A 2ª Turma do Tribunal Superior do Trabalho (TST) reconheceu que empregados domésticos podem ser beneficiados pelas normas previstas em convenções coletivas de trabalho, afastando o entendimento de que empregadores domésticos não integram categoria econômica para fins de negociação coletiva. A decisão representa importante avanço na proteção dos direitos da categoria e reforça a aplicação do artigo 7º, inciso XXVI, e do parágrafo único da Constituição Federal, introduzidos pela Emenda Constitucional nº 72/2013 (PEC das Domésticas).
O caso envolveu uma cuidadora que prestou serviços durante dez meses sem registro em carteira e, após ser dispensada sem justa causa, ajuizou reclamação trabalhista requerendo o reconhecimento do vínculo empregatício, verbas rescisórias e a aplicação das cláusulas previstas na convenção coletiva da categoria, incluindo piso salarial, adicional noturno, horas extras, estabilidade gestante e multas normativas.
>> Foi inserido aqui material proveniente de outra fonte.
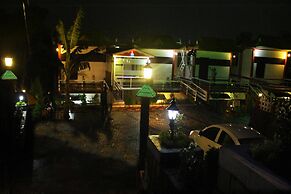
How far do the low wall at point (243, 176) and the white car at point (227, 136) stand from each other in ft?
12.6

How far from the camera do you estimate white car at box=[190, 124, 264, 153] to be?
28.2ft

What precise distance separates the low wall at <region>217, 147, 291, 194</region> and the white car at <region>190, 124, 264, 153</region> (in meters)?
3.85

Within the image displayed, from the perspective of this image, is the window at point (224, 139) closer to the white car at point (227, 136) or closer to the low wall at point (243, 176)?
the white car at point (227, 136)

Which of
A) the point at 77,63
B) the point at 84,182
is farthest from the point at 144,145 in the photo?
the point at 77,63

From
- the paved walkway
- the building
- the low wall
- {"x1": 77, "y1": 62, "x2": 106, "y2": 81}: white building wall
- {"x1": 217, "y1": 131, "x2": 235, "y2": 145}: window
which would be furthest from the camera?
the building

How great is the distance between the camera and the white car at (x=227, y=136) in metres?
8.59

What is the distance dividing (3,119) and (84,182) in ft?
19.4

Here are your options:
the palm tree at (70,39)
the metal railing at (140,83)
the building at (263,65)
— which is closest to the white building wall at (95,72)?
the metal railing at (140,83)

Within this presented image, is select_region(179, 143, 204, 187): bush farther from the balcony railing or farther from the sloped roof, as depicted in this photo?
the sloped roof

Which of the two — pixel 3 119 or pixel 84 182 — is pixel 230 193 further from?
pixel 3 119

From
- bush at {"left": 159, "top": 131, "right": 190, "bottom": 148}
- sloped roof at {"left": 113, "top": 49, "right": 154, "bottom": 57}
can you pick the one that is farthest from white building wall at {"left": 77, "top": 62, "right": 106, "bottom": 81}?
bush at {"left": 159, "top": 131, "right": 190, "bottom": 148}

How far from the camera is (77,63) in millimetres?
19109

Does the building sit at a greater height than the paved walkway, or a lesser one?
greater

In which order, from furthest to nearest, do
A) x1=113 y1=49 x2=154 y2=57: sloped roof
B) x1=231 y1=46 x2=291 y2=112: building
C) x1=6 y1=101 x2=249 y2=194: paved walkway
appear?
x1=231 y1=46 x2=291 y2=112: building, x1=113 y1=49 x2=154 y2=57: sloped roof, x1=6 y1=101 x2=249 y2=194: paved walkway
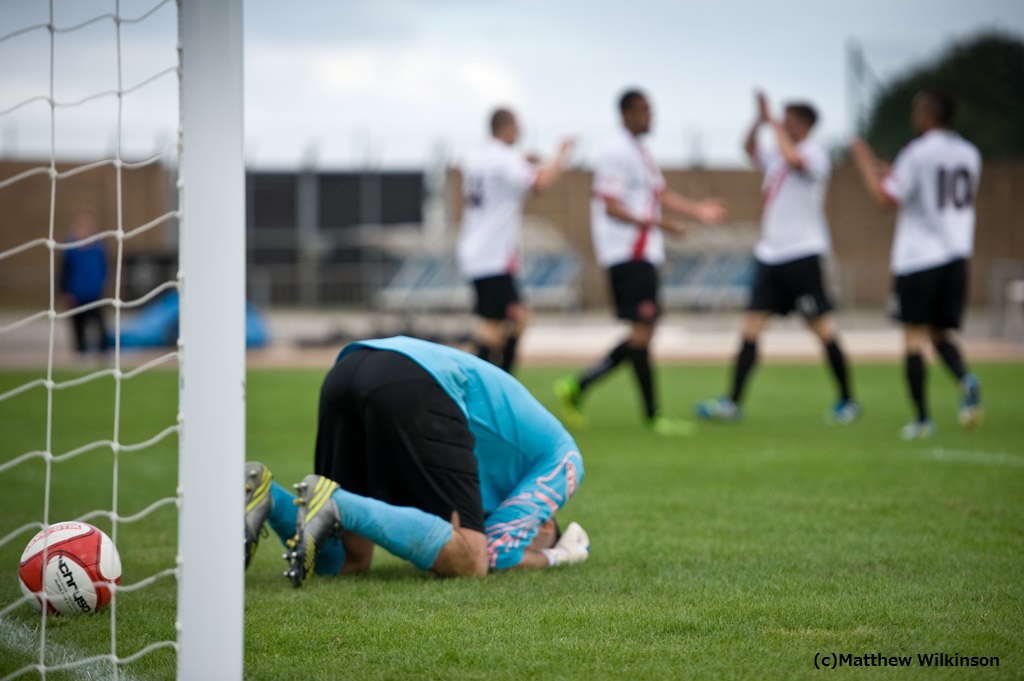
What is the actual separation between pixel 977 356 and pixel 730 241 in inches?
506

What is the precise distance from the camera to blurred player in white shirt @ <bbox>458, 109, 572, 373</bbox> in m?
9.48

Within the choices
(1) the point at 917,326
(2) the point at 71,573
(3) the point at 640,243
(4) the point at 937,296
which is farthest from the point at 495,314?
(2) the point at 71,573

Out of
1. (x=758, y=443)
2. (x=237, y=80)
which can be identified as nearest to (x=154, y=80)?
(x=237, y=80)

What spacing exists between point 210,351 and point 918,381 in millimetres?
6675

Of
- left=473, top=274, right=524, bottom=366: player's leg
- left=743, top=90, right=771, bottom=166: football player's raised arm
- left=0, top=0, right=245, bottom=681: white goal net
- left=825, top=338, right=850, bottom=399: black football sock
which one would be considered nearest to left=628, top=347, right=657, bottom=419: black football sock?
left=473, top=274, right=524, bottom=366: player's leg

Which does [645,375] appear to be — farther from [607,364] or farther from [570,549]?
[570,549]

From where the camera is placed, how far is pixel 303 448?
27.2 feet

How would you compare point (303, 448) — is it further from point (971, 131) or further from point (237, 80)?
point (971, 131)

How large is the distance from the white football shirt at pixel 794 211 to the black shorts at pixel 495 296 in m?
1.97

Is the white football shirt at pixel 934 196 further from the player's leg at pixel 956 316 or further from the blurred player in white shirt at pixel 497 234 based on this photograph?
the blurred player in white shirt at pixel 497 234

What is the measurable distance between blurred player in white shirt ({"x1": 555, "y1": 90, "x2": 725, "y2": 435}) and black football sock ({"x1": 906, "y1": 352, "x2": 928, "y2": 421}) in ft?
5.40

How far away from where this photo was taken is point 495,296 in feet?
31.5

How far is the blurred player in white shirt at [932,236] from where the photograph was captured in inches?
337

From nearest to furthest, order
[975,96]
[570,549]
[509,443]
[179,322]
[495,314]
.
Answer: [179,322], [509,443], [570,549], [495,314], [975,96]
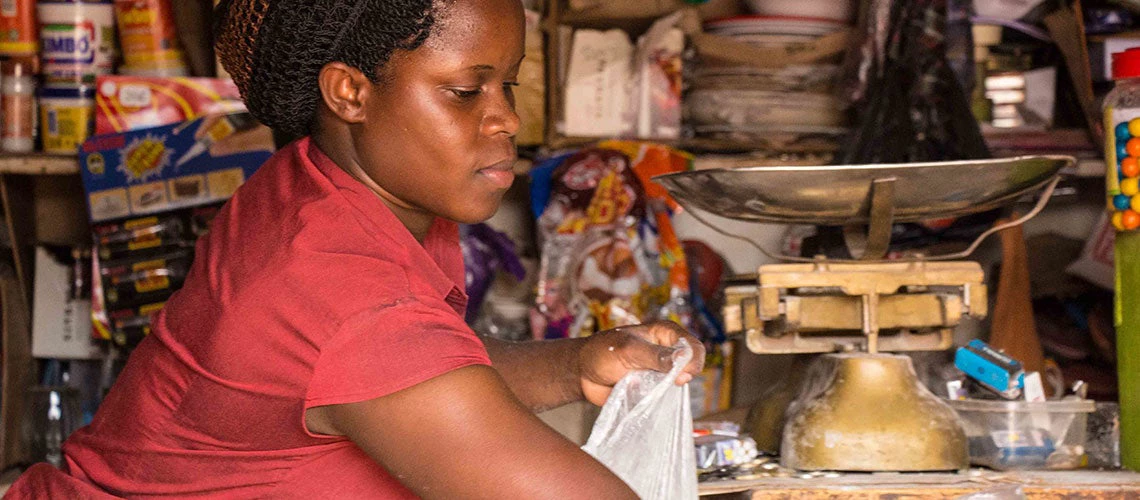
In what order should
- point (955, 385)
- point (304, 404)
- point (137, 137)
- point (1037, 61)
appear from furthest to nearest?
1. point (1037, 61)
2. point (137, 137)
3. point (955, 385)
4. point (304, 404)

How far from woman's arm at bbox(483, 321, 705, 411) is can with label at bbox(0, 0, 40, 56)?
1520 mm

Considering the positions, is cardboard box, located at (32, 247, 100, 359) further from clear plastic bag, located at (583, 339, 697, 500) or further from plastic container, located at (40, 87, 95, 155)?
clear plastic bag, located at (583, 339, 697, 500)

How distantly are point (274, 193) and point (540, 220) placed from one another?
61.7 inches

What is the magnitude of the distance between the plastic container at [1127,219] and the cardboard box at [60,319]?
2.02 m

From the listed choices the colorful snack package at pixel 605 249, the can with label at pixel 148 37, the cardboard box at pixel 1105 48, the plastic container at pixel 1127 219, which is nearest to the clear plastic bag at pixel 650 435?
the plastic container at pixel 1127 219

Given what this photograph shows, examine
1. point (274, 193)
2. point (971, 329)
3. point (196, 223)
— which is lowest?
point (971, 329)

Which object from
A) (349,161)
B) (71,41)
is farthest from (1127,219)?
(71,41)

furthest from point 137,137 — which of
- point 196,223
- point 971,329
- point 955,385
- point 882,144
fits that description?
point 971,329

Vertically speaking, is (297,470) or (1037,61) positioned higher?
(1037,61)

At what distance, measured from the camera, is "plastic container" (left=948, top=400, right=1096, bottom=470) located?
144cm

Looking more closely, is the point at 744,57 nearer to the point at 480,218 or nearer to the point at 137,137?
the point at 137,137

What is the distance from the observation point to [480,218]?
3.68ft

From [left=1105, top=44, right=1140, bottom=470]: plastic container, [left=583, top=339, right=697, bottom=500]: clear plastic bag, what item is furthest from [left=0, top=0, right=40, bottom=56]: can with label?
[left=1105, top=44, right=1140, bottom=470]: plastic container

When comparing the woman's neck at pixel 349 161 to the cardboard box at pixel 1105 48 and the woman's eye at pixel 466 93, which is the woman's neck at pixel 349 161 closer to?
the woman's eye at pixel 466 93
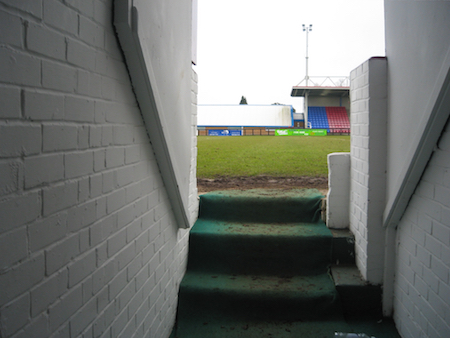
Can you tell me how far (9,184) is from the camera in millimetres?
998

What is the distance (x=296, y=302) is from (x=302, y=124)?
35.9 meters

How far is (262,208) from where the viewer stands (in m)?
3.76

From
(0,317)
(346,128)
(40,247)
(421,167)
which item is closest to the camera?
(0,317)

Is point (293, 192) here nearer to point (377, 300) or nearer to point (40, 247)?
point (377, 300)

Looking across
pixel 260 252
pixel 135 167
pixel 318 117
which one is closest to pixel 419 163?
pixel 260 252

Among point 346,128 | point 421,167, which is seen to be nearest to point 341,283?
point 421,167

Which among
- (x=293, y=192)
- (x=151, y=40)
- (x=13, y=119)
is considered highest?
(x=151, y=40)

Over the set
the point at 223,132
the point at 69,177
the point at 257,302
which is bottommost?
the point at 257,302

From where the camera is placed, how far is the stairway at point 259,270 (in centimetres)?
285

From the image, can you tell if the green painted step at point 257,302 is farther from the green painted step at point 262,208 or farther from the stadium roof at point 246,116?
the stadium roof at point 246,116

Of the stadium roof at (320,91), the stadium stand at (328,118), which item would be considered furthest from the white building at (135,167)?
the stadium stand at (328,118)

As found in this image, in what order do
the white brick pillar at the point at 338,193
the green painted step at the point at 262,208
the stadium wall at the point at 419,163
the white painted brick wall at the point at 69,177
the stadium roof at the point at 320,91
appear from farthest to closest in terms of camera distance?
the stadium roof at the point at 320,91, the green painted step at the point at 262,208, the white brick pillar at the point at 338,193, the stadium wall at the point at 419,163, the white painted brick wall at the point at 69,177

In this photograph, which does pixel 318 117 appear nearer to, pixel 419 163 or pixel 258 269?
pixel 258 269

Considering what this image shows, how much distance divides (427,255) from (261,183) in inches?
116
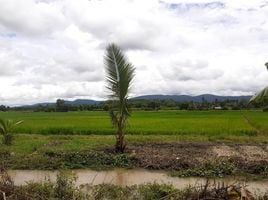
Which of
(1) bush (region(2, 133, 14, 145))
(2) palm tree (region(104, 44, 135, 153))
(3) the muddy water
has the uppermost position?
(2) palm tree (region(104, 44, 135, 153))

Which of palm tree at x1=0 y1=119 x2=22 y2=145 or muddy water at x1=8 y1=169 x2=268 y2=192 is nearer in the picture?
muddy water at x1=8 y1=169 x2=268 y2=192

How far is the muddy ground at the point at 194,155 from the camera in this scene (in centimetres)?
915

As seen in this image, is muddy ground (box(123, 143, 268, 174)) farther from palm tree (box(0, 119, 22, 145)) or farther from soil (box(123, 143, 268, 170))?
palm tree (box(0, 119, 22, 145))

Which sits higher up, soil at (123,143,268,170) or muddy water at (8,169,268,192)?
soil at (123,143,268,170)

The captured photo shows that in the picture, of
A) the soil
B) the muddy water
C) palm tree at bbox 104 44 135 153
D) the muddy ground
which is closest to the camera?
the muddy water

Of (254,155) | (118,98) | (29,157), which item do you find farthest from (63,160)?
(254,155)

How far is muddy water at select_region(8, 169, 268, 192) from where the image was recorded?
7898 mm

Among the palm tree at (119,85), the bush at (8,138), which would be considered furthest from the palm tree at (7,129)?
the palm tree at (119,85)

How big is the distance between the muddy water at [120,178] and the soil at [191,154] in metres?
0.57

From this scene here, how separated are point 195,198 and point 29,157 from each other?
21.0ft

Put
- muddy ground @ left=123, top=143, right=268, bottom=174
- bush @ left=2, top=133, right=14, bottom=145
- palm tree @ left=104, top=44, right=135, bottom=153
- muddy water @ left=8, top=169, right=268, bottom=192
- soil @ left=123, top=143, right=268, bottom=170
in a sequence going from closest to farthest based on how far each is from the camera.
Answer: muddy water @ left=8, top=169, right=268, bottom=192
muddy ground @ left=123, top=143, right=268, bottom=174
soil @ left=123, top=143, right=268, bottom=170
palm tree @ left=104, top=44, right=135, bottom=153
bush @ left=2, top=133, right=14, bottom=145

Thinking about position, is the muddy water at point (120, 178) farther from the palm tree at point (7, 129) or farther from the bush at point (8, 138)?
the bush at point (8, 138)

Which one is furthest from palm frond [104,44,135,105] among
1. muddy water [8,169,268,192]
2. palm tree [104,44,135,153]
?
muddy water [8,169,268,192]

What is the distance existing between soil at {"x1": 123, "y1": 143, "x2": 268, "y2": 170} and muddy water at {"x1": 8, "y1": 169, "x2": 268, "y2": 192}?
1.88 ft
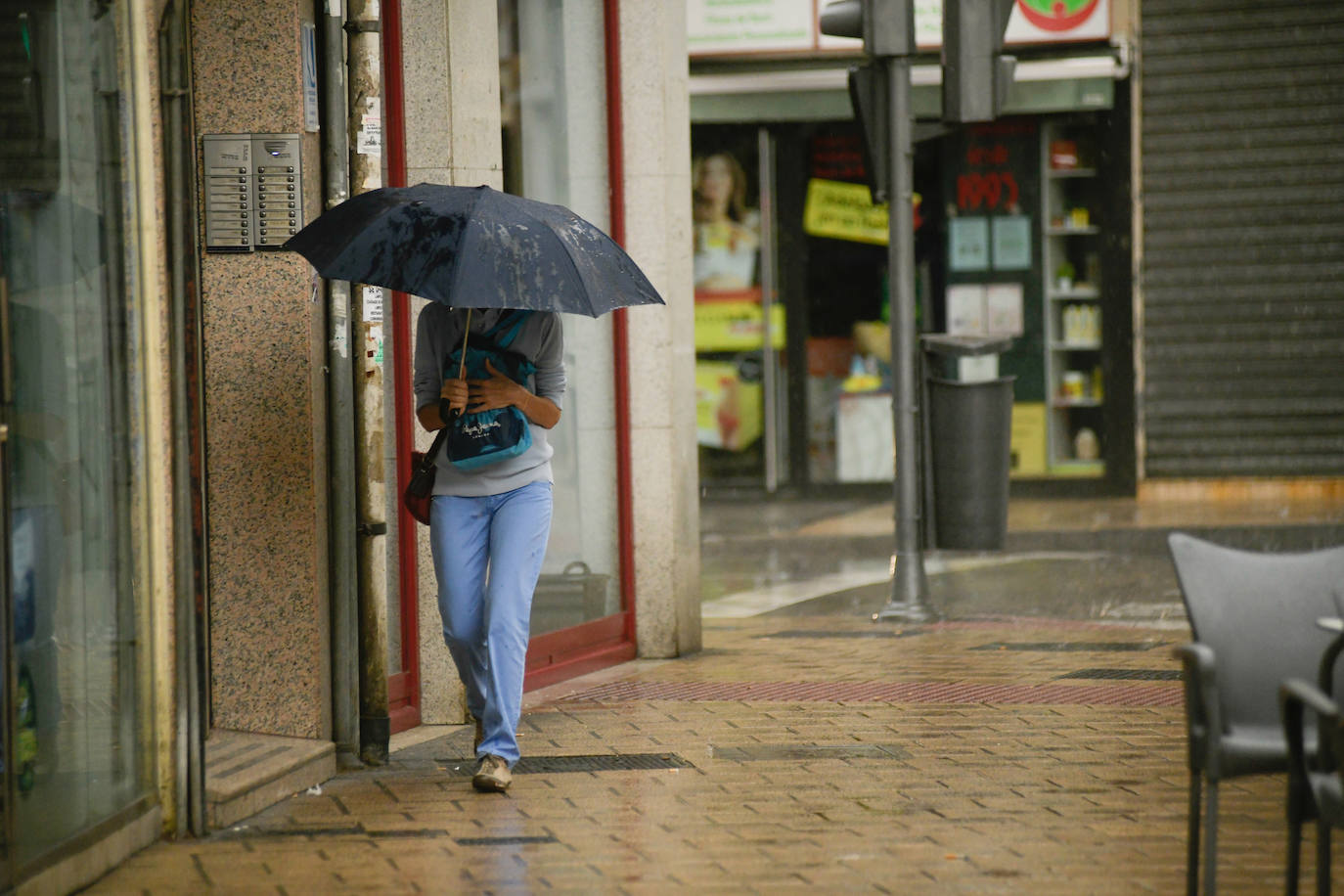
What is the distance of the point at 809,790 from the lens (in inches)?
231

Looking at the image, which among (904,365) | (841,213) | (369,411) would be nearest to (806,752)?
(369,411)

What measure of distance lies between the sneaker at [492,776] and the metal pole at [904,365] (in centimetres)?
426

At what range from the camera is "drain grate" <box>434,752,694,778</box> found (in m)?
6.28

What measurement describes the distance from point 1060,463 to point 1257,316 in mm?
2076

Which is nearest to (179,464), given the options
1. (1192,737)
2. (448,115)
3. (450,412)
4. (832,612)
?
(450,412)

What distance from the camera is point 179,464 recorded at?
5.44 meters

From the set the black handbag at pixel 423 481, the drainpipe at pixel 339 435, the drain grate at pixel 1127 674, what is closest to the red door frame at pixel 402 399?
the drainpipe at pixel 339 435

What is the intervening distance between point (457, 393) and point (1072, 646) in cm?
418

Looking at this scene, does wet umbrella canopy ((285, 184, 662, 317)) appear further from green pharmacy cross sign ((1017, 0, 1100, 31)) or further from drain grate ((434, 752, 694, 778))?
green pharmacy cross sign ((1017, 0, 1100, 31))

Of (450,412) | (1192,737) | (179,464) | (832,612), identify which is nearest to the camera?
(1192,737)

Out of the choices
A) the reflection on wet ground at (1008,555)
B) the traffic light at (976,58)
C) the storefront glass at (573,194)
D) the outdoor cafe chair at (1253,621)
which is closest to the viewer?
the outdoor cafe chair at (1253,621)

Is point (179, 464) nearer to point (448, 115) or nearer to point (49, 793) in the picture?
point (49, 793)

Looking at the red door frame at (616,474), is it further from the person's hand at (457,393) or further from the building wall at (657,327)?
the person's hand at (457,393)

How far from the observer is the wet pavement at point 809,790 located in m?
4.93
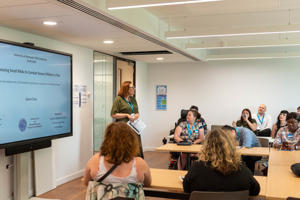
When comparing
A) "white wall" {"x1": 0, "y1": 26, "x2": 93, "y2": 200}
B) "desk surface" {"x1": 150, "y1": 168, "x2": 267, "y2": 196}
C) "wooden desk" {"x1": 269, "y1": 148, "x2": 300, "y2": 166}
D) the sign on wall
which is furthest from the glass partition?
"desk surface" {"x1": 150, "y1": 168, "x2": 267, "y2": 196}

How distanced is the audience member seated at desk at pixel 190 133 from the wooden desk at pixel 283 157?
113cm

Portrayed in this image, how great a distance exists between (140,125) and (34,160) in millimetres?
1812

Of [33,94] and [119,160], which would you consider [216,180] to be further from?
[33,94]

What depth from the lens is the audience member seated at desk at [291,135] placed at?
182 inches

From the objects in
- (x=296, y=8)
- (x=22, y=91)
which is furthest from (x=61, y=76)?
(x=296, y=8)

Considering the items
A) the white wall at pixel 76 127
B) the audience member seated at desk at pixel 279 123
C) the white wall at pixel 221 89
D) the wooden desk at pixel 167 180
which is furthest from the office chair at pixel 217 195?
the white wall at pixel 221 89

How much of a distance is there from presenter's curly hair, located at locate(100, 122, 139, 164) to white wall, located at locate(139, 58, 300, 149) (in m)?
6.87

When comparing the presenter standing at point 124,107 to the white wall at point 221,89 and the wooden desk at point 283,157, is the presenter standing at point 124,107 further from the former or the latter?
the white wall at point 221,89

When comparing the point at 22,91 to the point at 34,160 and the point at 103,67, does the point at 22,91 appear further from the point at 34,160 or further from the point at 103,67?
the point at 103,67

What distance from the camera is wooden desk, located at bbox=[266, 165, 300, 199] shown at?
2.51 meters

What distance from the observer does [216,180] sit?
235cm

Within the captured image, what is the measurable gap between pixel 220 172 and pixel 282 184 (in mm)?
755

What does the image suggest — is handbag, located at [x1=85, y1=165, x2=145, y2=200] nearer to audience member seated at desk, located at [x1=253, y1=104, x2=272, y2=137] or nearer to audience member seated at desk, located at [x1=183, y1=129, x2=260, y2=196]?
audience member seated at desk, located at [x1=183, y1=129, x2=260, y2=196]

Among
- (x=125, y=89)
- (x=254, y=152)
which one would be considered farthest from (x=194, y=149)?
(x=125, y=89)
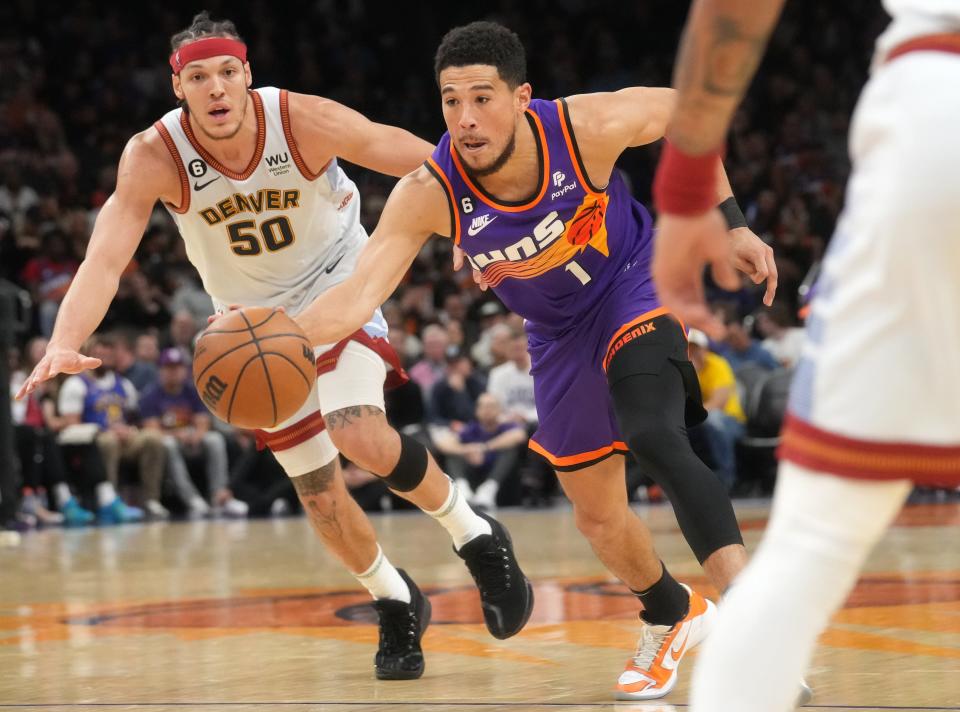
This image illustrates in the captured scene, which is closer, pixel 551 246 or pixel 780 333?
pixel 551 246

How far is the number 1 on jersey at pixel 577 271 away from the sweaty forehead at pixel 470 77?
588mm

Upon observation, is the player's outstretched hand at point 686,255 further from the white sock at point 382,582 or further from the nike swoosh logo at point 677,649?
the white sock at point 382,582

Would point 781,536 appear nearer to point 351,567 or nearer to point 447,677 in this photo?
point 447,677

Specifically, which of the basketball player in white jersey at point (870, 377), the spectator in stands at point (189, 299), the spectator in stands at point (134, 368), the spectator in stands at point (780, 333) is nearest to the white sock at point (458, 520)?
the basketball player in white jersey at point (870, 377)

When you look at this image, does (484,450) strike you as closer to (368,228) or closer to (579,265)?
(368,228)

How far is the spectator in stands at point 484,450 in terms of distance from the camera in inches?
506

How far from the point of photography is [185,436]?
13.2 metres

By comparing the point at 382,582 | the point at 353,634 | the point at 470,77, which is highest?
the point at 470,77

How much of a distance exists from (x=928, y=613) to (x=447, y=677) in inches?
80.3

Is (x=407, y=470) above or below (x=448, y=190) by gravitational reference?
below

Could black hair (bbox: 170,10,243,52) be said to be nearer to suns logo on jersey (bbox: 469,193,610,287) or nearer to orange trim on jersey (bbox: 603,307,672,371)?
suns logo on jersey (bbox: 469,193,610,287)

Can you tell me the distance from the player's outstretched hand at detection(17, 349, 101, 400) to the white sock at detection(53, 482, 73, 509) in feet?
28.7

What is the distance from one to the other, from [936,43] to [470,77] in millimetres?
2217

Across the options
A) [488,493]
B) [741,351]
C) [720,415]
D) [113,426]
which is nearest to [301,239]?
[488,493]
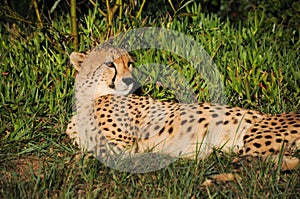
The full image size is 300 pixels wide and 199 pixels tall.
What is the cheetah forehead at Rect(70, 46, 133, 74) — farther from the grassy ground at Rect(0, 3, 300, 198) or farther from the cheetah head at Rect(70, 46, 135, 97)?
the grassy ground at Rect(0, 3, 300, 198)

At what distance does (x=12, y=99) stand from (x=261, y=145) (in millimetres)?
1610

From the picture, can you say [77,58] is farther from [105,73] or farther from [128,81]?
[128,81]

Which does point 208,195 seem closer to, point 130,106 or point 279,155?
point 279,155

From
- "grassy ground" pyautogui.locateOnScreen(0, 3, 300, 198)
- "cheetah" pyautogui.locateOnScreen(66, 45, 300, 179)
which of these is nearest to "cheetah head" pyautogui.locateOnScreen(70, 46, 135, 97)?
"cheetah" pyautogui.locateOnScreen(66, 45, 300, 179)

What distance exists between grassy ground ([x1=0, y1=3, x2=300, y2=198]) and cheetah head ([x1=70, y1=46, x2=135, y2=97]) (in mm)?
238

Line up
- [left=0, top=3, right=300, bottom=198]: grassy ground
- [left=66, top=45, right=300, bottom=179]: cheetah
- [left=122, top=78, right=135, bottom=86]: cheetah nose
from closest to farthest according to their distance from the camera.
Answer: [left=0, top=3, right=300, bottom=198]: grassy ground → [left=66, top=45, right=300, bottom=179]: cheetah → [left=122, top=78, right=135, bottom=86]: cheetah nose

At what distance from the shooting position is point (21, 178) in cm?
301

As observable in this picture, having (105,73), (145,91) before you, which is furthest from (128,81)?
(145,91)

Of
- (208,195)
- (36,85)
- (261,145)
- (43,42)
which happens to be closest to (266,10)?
(43,42)

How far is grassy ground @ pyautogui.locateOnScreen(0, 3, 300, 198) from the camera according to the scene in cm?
283

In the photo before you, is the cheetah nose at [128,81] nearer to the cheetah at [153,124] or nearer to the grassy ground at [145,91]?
the cheetah at [153,124]

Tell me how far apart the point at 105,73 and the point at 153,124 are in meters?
0.49

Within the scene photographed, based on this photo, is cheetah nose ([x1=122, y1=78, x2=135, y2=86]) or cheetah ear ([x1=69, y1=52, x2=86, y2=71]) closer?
cheetah nose ([x1=122, y1=78, x2=135, y2=86])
Embora a 6ª Vara do Trabalho de Campinas e o Tribunal Regional do Trabalho da 15ª Região tenham reconhecido o vínculo empregatício, ambos afastaram a incidência das normas coletivas sob o fundamento de que o empregador doméstico não exerce atividade econômica com finalidade lucrativa e, por isso, não integra categoria econômica nos termos do artigo 511, § 1º, da CLT.
Ao reformar esse entendimento, o TST destacou que a interpretação do conceito de “interesse econômico” deve observar a Constituição Federal.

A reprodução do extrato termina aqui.